Geraldo Gomez et al., Plaintiffs,
v
Sharon Baptist Board of Directors, Inc., Defendant and Third-Party Plaintiff-Appellant. S.M. Construction Co., Third-Party Defendant-Respondent.

—[*1] Bamundo, Zwal & Schermerhorn, LLP, New York (Kenneth M. Dalton of counsel), for appellant.

Order, Supreme Court, Bronx County (Patricia Anne Williams, J.), entered February 27, 2007, which, to the extent appealed from as limited by the brief, denied the cross motion of defendant/third-party plaintiff Sharon Baptist Board of Directors, Inc. (Sharon Baptist) for summary judgment on its claim for contractual indemnification against third-party defendant S.M. Construction Co. (SMC), unanimously affirmed, without costs.

Plaintiff Gomez, an employee of SMC, was injured as a result of falling from a scaffold that shifted as he performed SMC's work on premises owned by Sharon Baptist. The scaffold wheels were not locked, and plaintiff was not provided with safety devices.

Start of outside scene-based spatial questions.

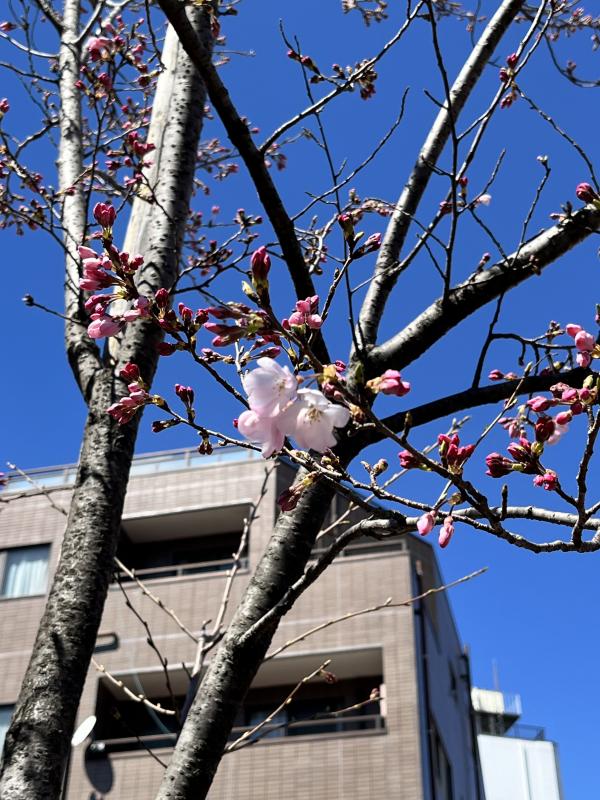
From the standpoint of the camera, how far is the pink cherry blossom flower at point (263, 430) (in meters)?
1.62

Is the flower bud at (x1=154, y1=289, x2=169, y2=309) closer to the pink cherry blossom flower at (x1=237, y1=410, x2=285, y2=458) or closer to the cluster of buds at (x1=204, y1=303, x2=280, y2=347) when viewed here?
the cluster of buds at (x1=204, y1=303, x2=280, y2=347)

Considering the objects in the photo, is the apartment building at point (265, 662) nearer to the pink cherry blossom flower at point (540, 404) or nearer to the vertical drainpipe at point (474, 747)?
the vertical drainpipe at point (474, 747)

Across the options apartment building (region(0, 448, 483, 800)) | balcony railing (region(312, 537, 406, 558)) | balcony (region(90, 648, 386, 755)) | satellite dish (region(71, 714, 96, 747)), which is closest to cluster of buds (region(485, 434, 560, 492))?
satellite dish (region(71, 714, 96, 747))

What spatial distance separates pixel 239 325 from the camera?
163 cm

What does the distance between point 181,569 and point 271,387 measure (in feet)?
44.5

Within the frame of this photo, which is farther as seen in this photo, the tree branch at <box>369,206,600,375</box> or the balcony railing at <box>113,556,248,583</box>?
the balcony railing at <box>113,556,248,583</box>

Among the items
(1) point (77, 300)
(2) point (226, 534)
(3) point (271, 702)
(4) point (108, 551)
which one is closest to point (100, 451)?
(4) point (108, 551)

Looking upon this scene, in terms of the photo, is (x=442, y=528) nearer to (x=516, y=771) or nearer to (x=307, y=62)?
(x=307, y=62)

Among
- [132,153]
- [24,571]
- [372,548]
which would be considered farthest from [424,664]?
[132,153]

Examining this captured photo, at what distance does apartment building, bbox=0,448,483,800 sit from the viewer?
1225 cm

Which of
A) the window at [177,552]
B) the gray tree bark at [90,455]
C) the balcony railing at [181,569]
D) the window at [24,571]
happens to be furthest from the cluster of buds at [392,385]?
the window at [177,552]

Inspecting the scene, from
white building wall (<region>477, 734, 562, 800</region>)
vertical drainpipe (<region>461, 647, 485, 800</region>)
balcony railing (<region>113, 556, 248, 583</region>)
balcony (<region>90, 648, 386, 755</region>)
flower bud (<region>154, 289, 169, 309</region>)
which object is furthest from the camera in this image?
white building wall (<region>477, 734, 562, 800</region>)

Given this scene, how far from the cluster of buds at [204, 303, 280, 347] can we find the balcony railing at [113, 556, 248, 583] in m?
12.7

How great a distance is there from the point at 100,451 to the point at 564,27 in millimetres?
4104
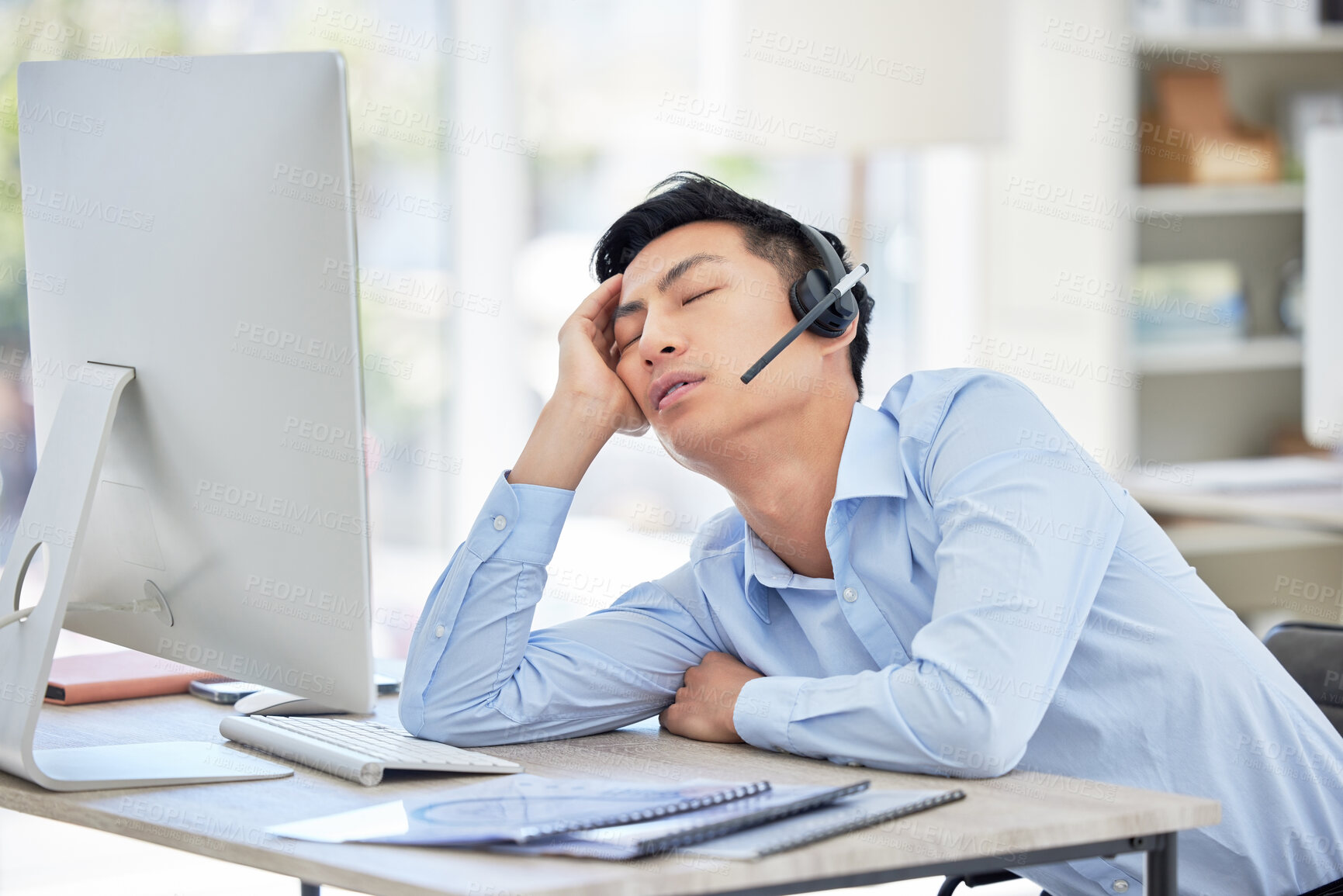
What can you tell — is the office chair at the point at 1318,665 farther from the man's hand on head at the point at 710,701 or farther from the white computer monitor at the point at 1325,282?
the white computer monitor at the point at 1325,282

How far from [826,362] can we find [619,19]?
2.41 m

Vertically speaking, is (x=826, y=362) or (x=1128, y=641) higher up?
(x=826, y=362)

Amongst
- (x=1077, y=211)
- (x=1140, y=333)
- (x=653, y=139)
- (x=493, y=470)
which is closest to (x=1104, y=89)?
(x=1077, y=211)

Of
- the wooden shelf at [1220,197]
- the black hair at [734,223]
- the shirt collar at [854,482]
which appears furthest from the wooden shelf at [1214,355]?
the shirt collar at [854,482]

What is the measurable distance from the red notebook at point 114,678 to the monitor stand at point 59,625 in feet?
0.78

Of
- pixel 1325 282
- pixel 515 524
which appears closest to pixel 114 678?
pixel 515 524

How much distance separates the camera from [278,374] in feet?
3.63

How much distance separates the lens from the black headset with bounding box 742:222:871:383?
144cm

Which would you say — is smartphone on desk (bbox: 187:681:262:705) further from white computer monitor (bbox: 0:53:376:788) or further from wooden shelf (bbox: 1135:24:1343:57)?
wooden shelf (bbox: 1135:24:1343:57)

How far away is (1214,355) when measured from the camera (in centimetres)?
378

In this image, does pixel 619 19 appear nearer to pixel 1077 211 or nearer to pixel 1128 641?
pixel 1077 211

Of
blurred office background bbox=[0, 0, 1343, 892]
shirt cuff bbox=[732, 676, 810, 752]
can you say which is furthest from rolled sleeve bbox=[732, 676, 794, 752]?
blurred office background bbox=[0, 0, 1343, 892]

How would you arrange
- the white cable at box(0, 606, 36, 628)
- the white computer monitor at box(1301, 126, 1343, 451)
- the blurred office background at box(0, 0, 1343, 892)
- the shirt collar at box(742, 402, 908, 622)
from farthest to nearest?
the blurred office background at box(0, 0, 1343, 892) → the white computer monitor at box(1301, 126, 1343, 451) → the shirt collar at box(742, 402, 908, 622) → the white cable at box(0, 606, 36, 628)

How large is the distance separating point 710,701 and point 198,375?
1.86 feet
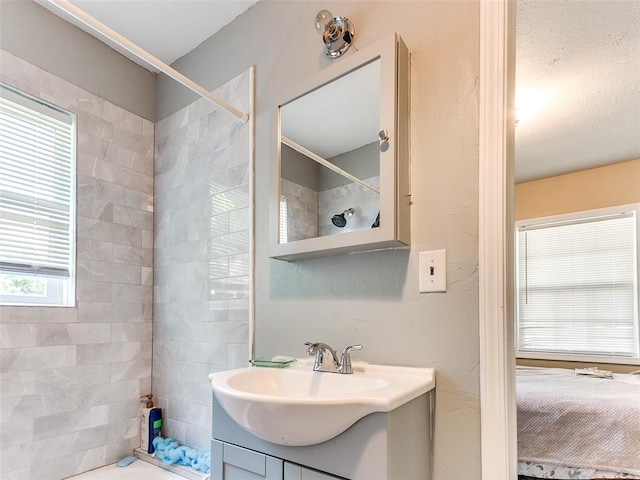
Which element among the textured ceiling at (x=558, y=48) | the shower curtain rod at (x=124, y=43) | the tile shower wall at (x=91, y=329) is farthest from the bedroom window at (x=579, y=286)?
the tile shower wall at (x=91, y=329)

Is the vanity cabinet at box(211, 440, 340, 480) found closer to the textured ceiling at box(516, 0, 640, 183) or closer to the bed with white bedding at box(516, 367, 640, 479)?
the bed with white bedding at box(516, 367, 640, 479)

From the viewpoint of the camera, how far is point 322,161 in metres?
1.50

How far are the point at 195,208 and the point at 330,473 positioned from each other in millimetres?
1449

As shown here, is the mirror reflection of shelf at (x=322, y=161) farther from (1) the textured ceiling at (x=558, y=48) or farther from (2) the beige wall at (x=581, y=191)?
(2) the beige wall at (x=581, y=191)

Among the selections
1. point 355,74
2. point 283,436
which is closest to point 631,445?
point 283,436

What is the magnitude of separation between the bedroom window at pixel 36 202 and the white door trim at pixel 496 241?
1.83 metres

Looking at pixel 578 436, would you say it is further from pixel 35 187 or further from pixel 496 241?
pixel 35 187

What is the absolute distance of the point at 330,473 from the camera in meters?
0.99

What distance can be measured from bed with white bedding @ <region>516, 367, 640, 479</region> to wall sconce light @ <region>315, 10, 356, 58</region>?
1.95 meters

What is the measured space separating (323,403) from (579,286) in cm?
375

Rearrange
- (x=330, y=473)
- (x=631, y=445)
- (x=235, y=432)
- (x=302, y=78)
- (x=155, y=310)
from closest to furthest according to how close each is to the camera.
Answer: (x=330, y=473)
(x=235, y=432)
(x=302, y=78)
(x=631, y=445)
(x=155, y=310)

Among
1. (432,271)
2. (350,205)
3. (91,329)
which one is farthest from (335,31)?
(91,329)

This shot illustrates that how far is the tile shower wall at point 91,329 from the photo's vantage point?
169 cm

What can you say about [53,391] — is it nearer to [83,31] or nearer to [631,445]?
Result: [83,31]
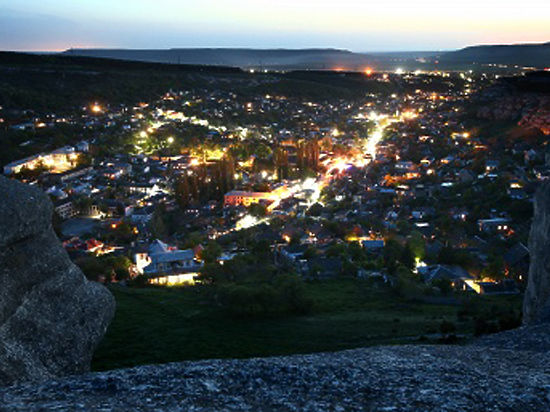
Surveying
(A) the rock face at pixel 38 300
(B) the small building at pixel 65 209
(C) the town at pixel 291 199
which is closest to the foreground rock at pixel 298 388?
(A) the rock face at pixel 38 300

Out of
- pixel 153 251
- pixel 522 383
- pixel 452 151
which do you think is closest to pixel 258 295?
pixel 153 251

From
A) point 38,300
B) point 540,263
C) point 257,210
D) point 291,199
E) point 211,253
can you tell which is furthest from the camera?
point 291,199

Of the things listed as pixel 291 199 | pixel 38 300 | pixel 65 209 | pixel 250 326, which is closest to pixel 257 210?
pixel 291 199

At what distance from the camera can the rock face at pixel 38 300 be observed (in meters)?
13.0

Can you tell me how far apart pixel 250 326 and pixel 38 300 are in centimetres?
1710

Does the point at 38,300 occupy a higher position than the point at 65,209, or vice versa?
the point at 38,300

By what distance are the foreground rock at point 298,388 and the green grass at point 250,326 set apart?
44.1ft

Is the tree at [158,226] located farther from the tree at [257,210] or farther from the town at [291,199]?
the tree at [257,210]

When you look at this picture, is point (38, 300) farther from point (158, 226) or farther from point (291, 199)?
point (291, 199)

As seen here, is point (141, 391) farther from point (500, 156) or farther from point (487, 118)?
point (487, 118)

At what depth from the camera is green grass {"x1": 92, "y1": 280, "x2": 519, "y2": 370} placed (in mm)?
24484

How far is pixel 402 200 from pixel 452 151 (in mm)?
27894

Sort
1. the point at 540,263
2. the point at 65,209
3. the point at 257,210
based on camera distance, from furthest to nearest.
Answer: the point at 257,210, the point at 65,209, the point at 540,263

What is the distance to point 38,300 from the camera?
14227 millimetres
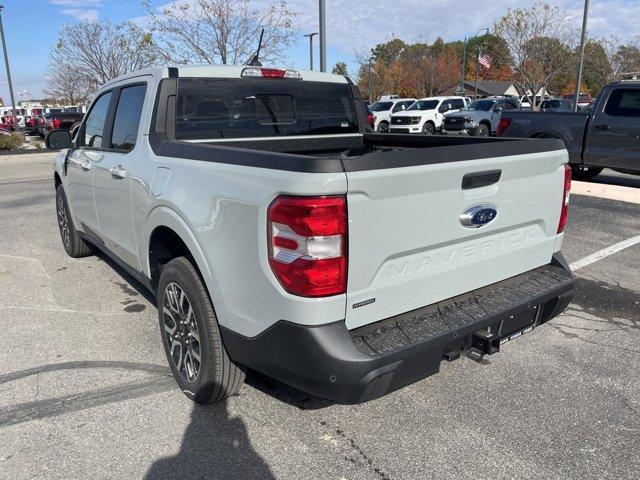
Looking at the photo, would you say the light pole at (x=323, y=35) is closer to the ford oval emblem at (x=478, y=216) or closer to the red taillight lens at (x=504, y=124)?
the red taillight lens at (x=504, y=124)

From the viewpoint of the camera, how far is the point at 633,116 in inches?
385

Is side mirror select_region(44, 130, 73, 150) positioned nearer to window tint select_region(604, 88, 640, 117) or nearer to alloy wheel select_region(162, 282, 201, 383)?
alloy wheel select_region(162, 282, 201, 383)

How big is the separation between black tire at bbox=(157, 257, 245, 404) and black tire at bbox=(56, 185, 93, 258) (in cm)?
307

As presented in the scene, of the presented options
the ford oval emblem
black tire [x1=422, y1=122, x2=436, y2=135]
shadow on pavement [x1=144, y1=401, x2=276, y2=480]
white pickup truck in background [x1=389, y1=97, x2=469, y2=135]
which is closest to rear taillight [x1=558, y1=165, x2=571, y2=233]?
the ford oval emblem

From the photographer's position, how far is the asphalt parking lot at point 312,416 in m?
2.58

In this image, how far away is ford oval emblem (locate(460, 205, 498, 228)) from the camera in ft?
8.62

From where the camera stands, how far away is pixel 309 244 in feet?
7.07

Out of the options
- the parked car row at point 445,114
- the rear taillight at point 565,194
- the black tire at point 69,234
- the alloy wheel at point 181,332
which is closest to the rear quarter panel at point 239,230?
the alloy wheel at point 181,332

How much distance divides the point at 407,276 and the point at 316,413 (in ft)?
3.53

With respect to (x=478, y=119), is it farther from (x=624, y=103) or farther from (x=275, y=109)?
(x=275, y=109)

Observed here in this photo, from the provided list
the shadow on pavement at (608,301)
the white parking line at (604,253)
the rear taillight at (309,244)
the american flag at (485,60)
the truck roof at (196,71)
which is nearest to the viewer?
the rear taillight at (309,244)

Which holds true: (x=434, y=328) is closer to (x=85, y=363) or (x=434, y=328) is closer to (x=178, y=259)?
(x=178, y=259)

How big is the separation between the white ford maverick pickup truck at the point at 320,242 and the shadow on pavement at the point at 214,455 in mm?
155

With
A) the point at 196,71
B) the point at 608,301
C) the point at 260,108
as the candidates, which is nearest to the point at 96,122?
the point at 196,71
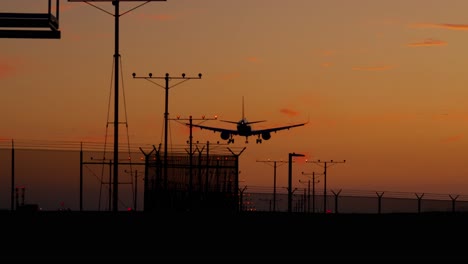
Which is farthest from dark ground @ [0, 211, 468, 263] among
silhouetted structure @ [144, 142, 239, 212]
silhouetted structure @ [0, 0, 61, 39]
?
silhouetted structure @ [144, 142, 239, 212]

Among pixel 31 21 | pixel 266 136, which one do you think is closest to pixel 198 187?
pixel 31 21

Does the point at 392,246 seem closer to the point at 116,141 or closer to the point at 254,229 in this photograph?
the point at 254,229

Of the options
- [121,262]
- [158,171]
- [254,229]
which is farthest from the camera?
[158,171]

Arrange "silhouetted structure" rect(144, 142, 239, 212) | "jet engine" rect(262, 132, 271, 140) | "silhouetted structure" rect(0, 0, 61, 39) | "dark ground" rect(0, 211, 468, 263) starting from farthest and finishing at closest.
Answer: "jet engine" rect(262, 132, 271, 140), "silhouetted structure" rect(144, 142, 239, 212), "silhouetted structure" rect(0, 0, 61, 39), "dark ground" rect(0, 211, 468, 263)

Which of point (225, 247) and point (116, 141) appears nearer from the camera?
point (225, 247)

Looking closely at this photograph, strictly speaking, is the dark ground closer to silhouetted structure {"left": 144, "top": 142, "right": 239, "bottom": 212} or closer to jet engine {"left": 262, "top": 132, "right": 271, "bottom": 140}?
silhouetted structure {"left": 144, "top": 142, "right": 239, "bottom": 212}

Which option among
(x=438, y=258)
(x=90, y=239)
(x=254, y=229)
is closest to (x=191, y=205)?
(x=254, y=229)

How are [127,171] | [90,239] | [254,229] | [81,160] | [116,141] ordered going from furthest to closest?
[127,171]
[81,160]
[116,141]
[254,229]
[90,239]

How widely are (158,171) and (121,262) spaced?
32.3 metres

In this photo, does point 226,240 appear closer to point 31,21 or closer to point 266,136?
point 31,21

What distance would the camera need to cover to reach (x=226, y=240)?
92.4 feet

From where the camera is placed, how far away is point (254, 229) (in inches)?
1326

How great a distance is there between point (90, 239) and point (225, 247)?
3820mm

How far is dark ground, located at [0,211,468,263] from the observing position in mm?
22781
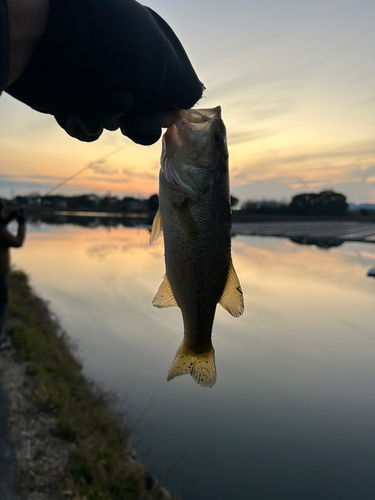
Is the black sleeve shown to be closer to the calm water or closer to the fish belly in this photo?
the fish belly

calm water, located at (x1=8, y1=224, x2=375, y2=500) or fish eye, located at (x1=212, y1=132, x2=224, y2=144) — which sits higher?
fish eye, located at (x1=212, y1=132, x2=224, y2=144)

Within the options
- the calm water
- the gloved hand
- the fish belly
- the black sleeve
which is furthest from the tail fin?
the gloved hand

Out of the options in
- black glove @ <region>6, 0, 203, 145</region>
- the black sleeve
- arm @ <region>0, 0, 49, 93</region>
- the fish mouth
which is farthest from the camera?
the fish mouth

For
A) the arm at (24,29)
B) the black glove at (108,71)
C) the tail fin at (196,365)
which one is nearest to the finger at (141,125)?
the black glove at (108,71)

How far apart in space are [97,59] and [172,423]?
10.5 meters

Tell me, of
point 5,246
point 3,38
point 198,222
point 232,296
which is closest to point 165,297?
point 232,296

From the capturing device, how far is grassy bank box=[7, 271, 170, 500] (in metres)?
5.30

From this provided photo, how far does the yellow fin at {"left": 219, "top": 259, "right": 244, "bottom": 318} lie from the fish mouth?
84 cm

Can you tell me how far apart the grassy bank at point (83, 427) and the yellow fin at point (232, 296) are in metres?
3.98

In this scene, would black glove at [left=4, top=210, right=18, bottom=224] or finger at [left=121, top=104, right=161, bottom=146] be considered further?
black glove at [left=4, top=210, right=18, bottom=224]

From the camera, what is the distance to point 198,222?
7.37ft

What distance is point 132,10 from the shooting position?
6.82 ft

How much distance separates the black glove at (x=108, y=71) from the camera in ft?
6.44

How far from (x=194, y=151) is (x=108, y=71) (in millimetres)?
726
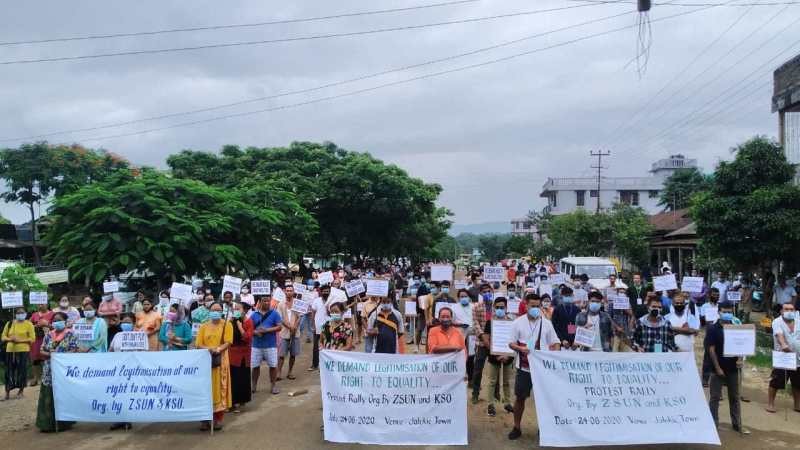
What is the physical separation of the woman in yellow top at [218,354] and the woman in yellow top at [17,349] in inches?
157

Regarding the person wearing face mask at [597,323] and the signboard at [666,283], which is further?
the signboard at [666,283]

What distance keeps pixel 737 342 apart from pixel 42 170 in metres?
33.9

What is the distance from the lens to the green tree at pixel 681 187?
171ft

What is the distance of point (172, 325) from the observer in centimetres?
1012

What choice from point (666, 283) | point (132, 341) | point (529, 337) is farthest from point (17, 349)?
point (666, 283)

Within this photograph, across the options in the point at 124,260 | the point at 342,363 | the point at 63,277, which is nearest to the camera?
the point at 342,363

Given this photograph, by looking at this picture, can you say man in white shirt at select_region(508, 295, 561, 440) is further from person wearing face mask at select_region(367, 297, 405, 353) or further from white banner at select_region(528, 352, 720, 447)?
person wearing face mask at select_region(367, 297, 405, 353)

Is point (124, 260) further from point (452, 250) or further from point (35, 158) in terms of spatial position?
point (452, 250)

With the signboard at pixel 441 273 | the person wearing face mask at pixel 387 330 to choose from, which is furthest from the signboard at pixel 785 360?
the signboard at pixel 441 273

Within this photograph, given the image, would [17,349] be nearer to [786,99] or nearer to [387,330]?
[387,330]

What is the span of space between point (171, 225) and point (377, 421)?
34.1 ft

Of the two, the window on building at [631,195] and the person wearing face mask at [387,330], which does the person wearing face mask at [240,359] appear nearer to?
the person wearing face mask at [387,330]

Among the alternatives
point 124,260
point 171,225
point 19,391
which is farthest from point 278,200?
point 19,391

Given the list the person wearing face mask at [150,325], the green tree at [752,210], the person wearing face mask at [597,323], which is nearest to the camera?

Plaintiff commenced an action against Sharon Baptist and was granted summary judgment on the issue of liability on his Labor Law § 240 (1) cause of action.

Supreme Court correctly denied Sharon Baptist summary judgment against SMC based on its indemnification claim. The contract between these two parties specifically provides that SMC is obligated to indemnify Sharon Baptist for losses only to the extent that they were caused in whole or in part by the negligent acts or omissions of SMC, its agent, or anyone else for whom SMC was responsible. In its papers in support of its cross motion, Sharon Baptist relied exclusively on plaintiff's allegations of a Labor Law § 240 violation, that is, that the lack of safety devices caused his accident. However, a determination of liability against the owner under Labor Law § 240 was not the equivalent of a finding of negligence. Liability under section 240 is not predicated on fault but "imputed to the owner or contractor by statute and attaches irrespective of whether due care was exercised and without reference to principles of negligence" (Brown v Two Exch. Plaza Partners, 76 NY2d 172, 179 [1990]). Thus far there has been no finding that either SMC or its agents were negligent let alone that such negligence proximately caused plaintiff's injuries. Accordingly, summary judgment on the contractual indemnification claim is premature[*2] (see DiPerna v American Broadcasting Cos., 200 AD2d 267, 270 [1994]; Cichon v Brista Estates Assoc., 193 AD2d 926, 927-928 [1993]). Concur—Andrias, J.P., Nardelli, McGuire, Moskowitz and Renwick, JJ.